*GOAL:*
Please set out the lines below as a numbered list, skipping the blank ones and leaving the pictures out.

*INPUT:*
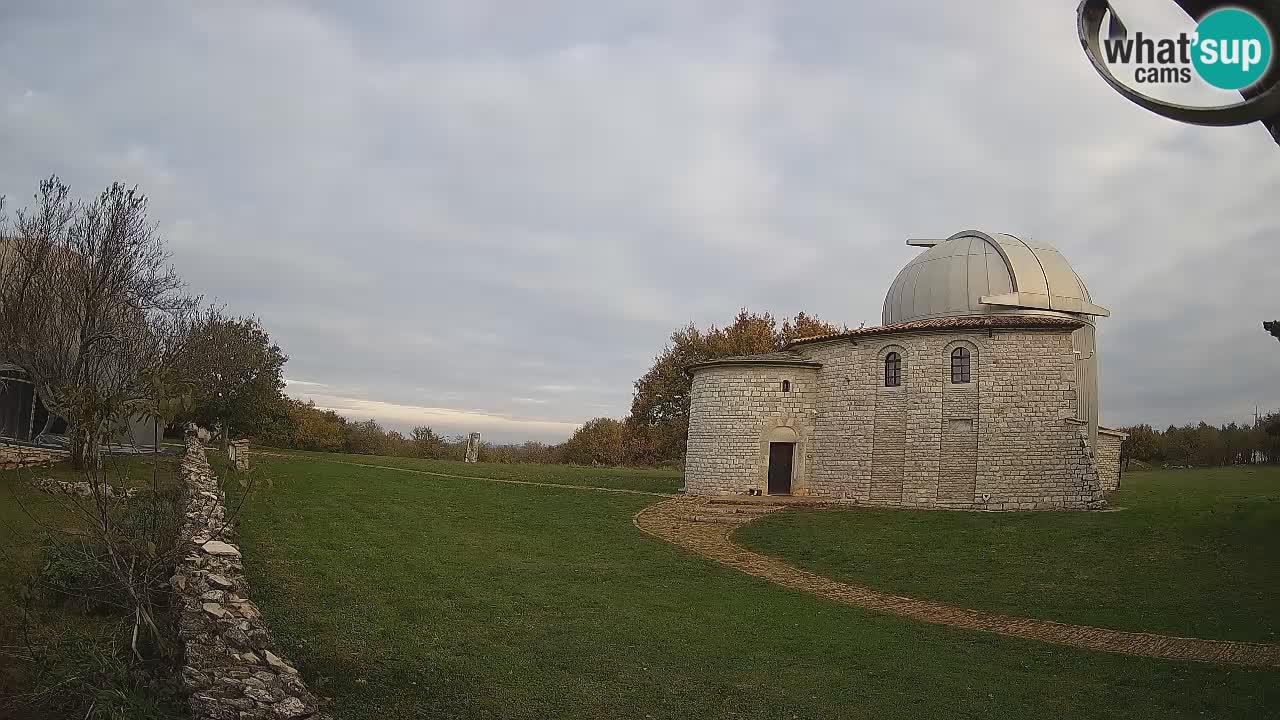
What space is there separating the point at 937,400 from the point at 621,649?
17.2m

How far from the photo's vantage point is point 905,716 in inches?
266

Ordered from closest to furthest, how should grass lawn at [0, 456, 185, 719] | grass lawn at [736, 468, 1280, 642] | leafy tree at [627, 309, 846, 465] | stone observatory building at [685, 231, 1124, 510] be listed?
grass lawn at [0, 456, 185, 719]
grass lawn at [736, 468, 1280, 642]
stone observatory building at [685, 231, 1124, 510]
leafy tree at [627, 309, 846, 465]

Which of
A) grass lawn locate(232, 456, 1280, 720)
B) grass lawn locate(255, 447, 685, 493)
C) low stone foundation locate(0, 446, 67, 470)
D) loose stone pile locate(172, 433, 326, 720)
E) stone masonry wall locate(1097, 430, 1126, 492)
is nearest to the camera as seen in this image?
loose stone pile locate(172, 433, 326, 720)

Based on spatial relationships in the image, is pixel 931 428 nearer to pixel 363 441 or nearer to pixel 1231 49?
pixel 1231 49

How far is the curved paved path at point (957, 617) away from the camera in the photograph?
9.16 metres

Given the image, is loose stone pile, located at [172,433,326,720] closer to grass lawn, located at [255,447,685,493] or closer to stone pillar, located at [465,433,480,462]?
grass lawn, located at [255,447,685,493]

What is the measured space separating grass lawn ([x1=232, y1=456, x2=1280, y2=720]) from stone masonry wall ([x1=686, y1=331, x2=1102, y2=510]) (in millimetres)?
11536

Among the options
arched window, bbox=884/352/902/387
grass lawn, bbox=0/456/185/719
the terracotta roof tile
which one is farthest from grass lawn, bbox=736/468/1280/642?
grass lawn, bbox=0/456/185/719

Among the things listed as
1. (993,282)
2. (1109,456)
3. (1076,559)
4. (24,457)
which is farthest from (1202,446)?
(24,457)

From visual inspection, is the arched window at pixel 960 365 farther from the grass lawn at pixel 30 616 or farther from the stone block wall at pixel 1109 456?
the grass lawn at pixel 30 616

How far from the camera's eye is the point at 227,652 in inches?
239

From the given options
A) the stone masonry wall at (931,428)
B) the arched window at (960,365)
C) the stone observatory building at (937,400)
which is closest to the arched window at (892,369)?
the stone observatory building at (937,400)

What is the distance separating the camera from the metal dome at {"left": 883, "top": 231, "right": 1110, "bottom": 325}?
2317 centimetres

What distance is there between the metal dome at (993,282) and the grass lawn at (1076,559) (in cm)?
671
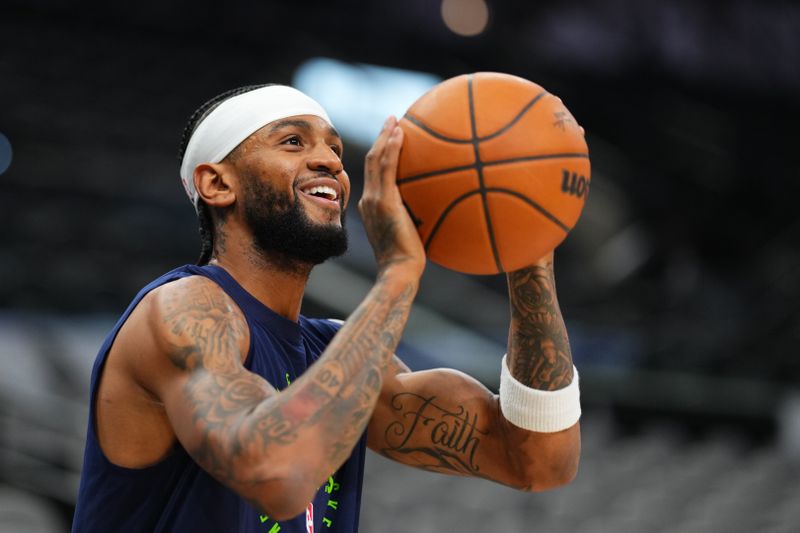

*SOLUTION FOR THIS TASK:*
1. What space is there separating the point at 937,400 from the point at 621,649?
2. 17.2m
3. How far from the photo's vantage point is point 905,716 in inches?
4. 266
5. Ordered from closest to furthest, how should grass lawn at [0, 456, 185, 719] | grass lawn at [736, 468, 1280, 642] | leafy tree at [627, 309, 846, 465] | stone observatory building at [685, 231, 1124, 510] be listed?
6. grass lawn at [0, 456, 185, 719]
7. grass lawn at [736, 468, 1280, 642]
8. stone observatory building at [685, 231, 1124, 510]
9. leafy tree at [627, 309, 846, 465]
10. Which of
11. A) grass lawn locate(232, 456, 1280, 720)
12. B) grass lawn locate(255, 447, 685, 493)
13. C) low stone foundation locate(0, 446, 67, 470)
14. D) loose stone pile locate(172, 433, 326, 720)
15. E) stone masonry wall locate(1097, 430, 1126, 492)
16. is nearest to the camera as seen in this image?
17. loose stone pile locate(172, 433, 326, 720)
18. Based on spatial relationships in the image, is pixel 931 428 nearer to pixel 363 441 or nearer to pixel 1231 49?
19. pixel 1231 49
20. How far is the curved paved path at point (957, 617) away from the camera in the photograph?
21. 9.16 metres
22. Given the image, is loose stone pile, located at [172,433,326,720] closer to grass lawn, located at [255,447,685,493] or closer to stone pillar, located at [465,433,480,462]?
23. grass lawn, located at [255,447,685,493]
24. What is the measured space separating grass lawn ([x1=232, y1=456, x2=1280, y2=720]) from stone masonry wall ([x1=686, y1=331, x2=1102, y2=510]) (in millimetres)?
25. 11536
26. Among the options
27. arched window, bbox=884/352/902/387
28. grass lawn, bbox=0/456/185/719
29. the terracotta roof tile
30. which one is farthest from grass lawn, bbox=736/468/1280/642?
31. grass lawn, bbox=0/456/185/719
32. Among the things listed as
33. 1. (993,282)
34. 2. (1109,456)
35. 3. (1076,559)
36. 4. (24,457)
37. which is farthest from (1202,446)?
38. (24,457)
39. From visual inspection, is the arched window at pixel 960 365 farther from the grass lawn at pixel 30 616 or farther from the stone block wall at pixel 1109 456?
40. the grass lawn at pixel 30 616
41. How far from the camera's eye is the point at 227,652 in inches?
42. 239
43. From the given options
44. A) the stone masonry wall at (931,428)
45. B) the arched window at (960,365)
46. C) the stone observatory building at (937,400)
47. which is closest to the arched window at (892,369)?
48. the stone observatory building at (937,400)
49. What is the distance separating the camera from the metal dome at {"left": 883, "top": 231, "right": 1110, "bottom": 325}?
50. 2317 centimetres
51. What distance is there between the metal dome at (993,282) and the grass lawn at (1076,559) (in cm)?
52. 671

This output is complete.